Update the material below by replacing "brick paved ground" with "brick pavement" and write it out again in full, leaving everything else unchanged.

[Records from a collection]
◇ ◇ ◇
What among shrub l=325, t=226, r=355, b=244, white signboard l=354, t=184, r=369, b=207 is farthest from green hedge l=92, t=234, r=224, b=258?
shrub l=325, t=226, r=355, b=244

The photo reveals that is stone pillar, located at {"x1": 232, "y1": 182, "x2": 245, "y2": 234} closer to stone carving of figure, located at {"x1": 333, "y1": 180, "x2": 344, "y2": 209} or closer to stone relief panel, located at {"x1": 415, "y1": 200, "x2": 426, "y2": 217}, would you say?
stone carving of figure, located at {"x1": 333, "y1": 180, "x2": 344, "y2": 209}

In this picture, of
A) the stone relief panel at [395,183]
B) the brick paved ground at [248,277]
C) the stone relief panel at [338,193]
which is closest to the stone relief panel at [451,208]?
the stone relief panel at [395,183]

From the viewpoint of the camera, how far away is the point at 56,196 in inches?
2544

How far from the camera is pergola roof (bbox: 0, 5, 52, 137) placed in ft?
◇ ◇ ◇
> [THE REPLY]:
What among shrub l=325, t=226, r=355, b=244, white signboard l=354, t=184, r=369, b=207 is farthest from green hedge l=92, t=234, r=224, b=258?
shrub l=325, t=226, r=355, b=244

The photo reveals that is stone pillar, located at {"x1": 232, "y1": 182, "x2": 245, "y2": 234} closer to stone carving of figure, located at {"x1": 333, "y1": 180, "x2": 344, "y2": 209} or closer to stone relief panel, located at {"x1": 415, "y1": 200, "x2": 426, "y2": 217}, would you say?
stone carving of figure, located at {"x1": 333, "y1": 180, "x2": 344, "y2": 209}

In this picture, of
A) the stone relief panel at [395,183]
B) the brick pavement at [248,277]
C) the stone relief panel at [338,193]
which is closest to the stone relief panel at [451,208]?
the stone relief panel at [395,183]

From the viewpoint of the camera, how far away is the point at 56,196 in inches?
2544

How far from the camera is pergola roof (bbox: 0, 5, 52, 137) placed in ft?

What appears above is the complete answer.